Russians began voting Sunday in a presidential election widely expected to cement President Vladimir Putin’s power for another six years.

Polls first opened in the Far East, and 109 million voters are eligible to cast ballots across the 11 time zones of the world’s biggest country.

It’s an enormous logistical undertaking for a vote that is essentially a one-sided affair. There is no meaningful opposition in the running, and Putin’s fiercest political opponent, Alexei Navalny, has been barred from competing. Despite a lackluster campaign period, the 65-year-old President is the clear front-runner.

Putin is seeking a fourth term as president and is already the country’s longest-serving leader since the Soviet dictator Joseph Stalin. A win would mean a Putin-led Russia until 2024, after which he is constitutionally obliged to stand down.

While the vote may seem like a repeat of the Putin-dominated 2012 election, this one is particularly charged with anti-Western sentiment. With few election-related events to report on, Russians are seeing more news of the country’s diplomatic crises with the UK and United States.

Voter apathy

The Kremlin, however, is concerned about turnout. The uneventful campaign period and lack of competition have left some Russians uninspired. Navalny has called for a boycott of the election since he was squeezed out of the race.

A wave of anti-government protests in the past year also suggests growing fatigue with corruption scandals seeping through the Kremlin and Putin’s inner circle of oligarchs.

Nonetheless, Putin is genuinely a popular figure among many Russians, who see him as a strongman who lifted the country out of post-Soviet chaos to stability.

Polls in the past have also shown that Putin’s popularity rises during times of confrontation with the West, so Russians appear to be shrugging off the current diplomatic crises.
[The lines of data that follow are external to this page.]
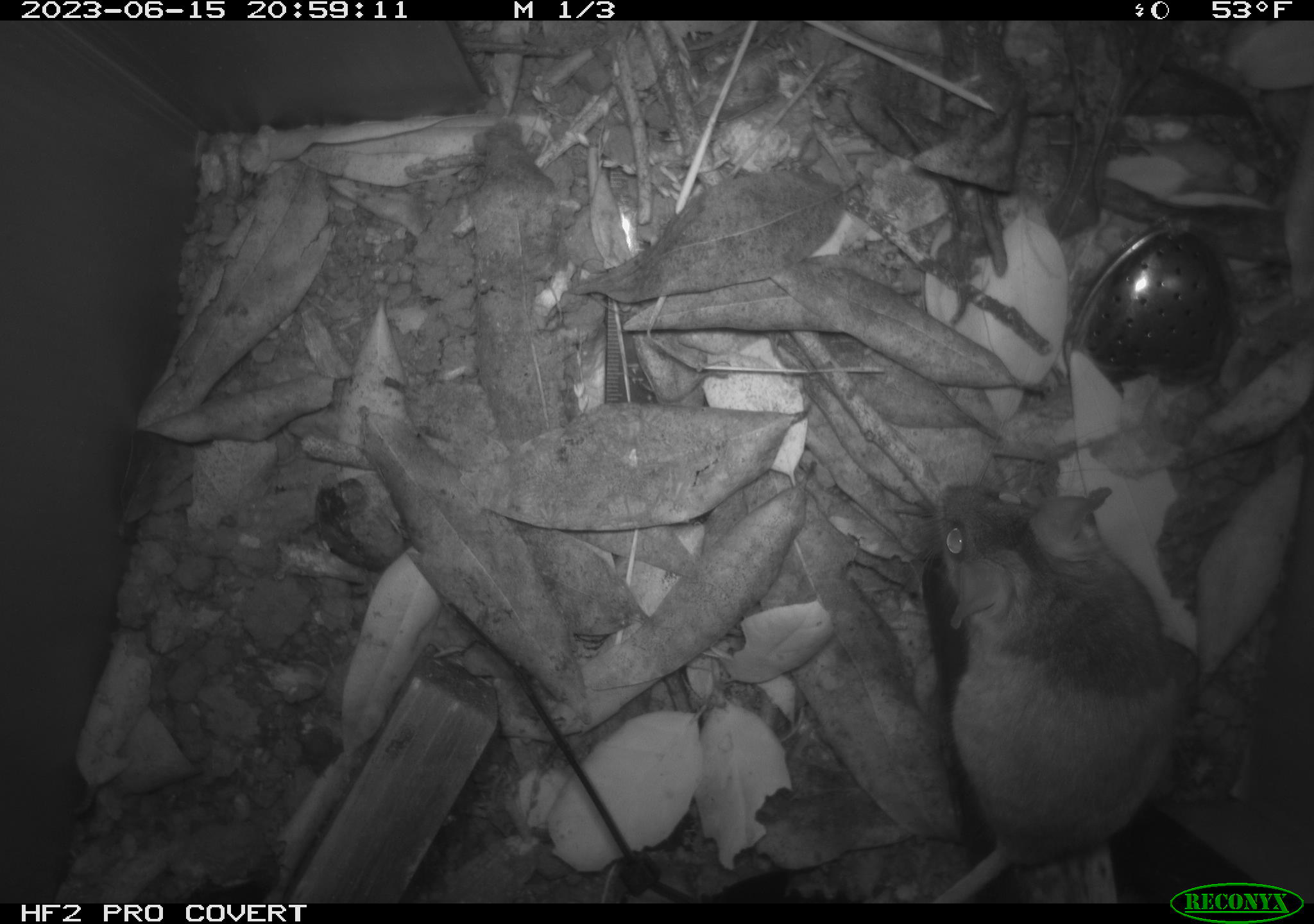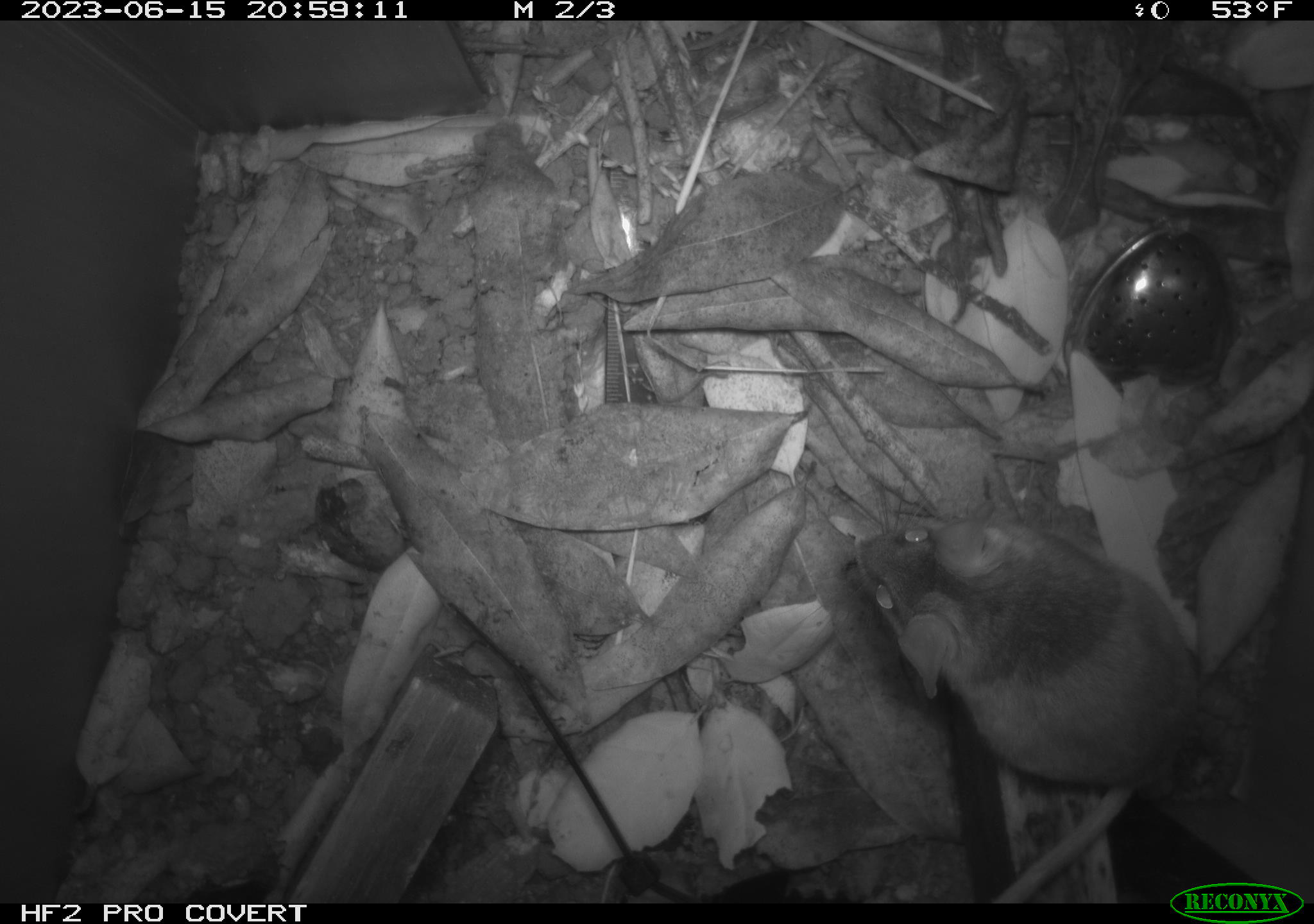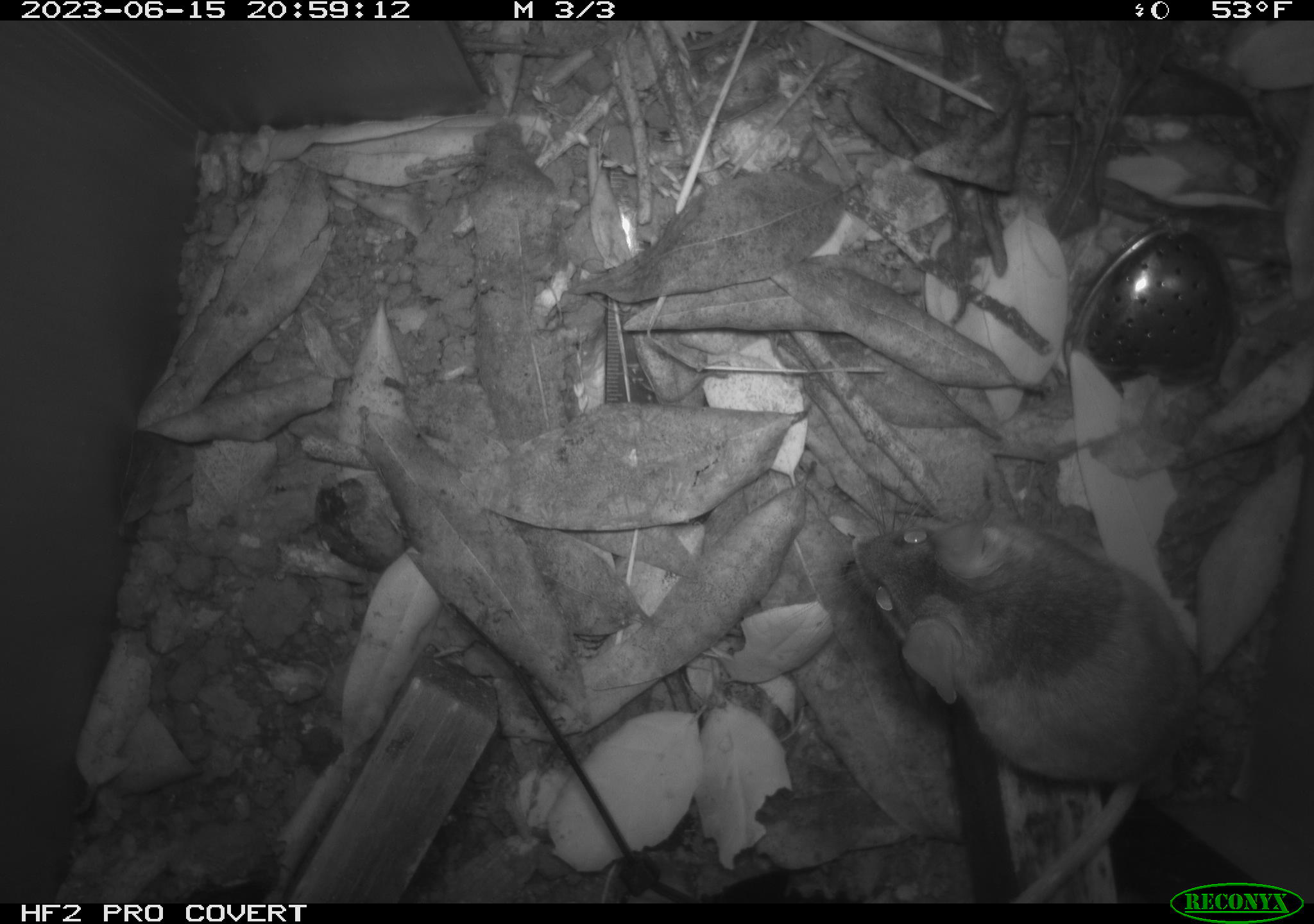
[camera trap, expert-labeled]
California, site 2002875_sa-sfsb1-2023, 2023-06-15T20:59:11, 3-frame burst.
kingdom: Animalia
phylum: Chordata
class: Mammalia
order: Rodentia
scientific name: Rodentia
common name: mouse species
Russia-UK relations plunged into turmoil over the poisoning of a Russian ex-spy, his daughter and a police officer on British soil earlier this month. British Prime Minister Theresa May said it was “highly likely” the Kremlin was behind the attack, and both countries have expelled diplomats in an ongoing tit for tat.

Russia has also vowed to retaliate after the United States imposed new sanctions on the country this week over its reported cyberattacks and meddling in the 2016 presidential election. In both cases, Moscow has dismissed the accusations of involvement in the attacks.

But such conflict with international powers is unlikely to hurt Putin at home.

In fact, he may be banking on confrontation with international players this election. His United Russia party helped parliament move the date of the vote to the fourth anniversary of Russia’s annexation of Crimea from Ukraine. Annexing the Crimean Peninsula in 2014 redefined Russia’s role on the world stage and marked the beginning of new, heightened tensions with Western powers.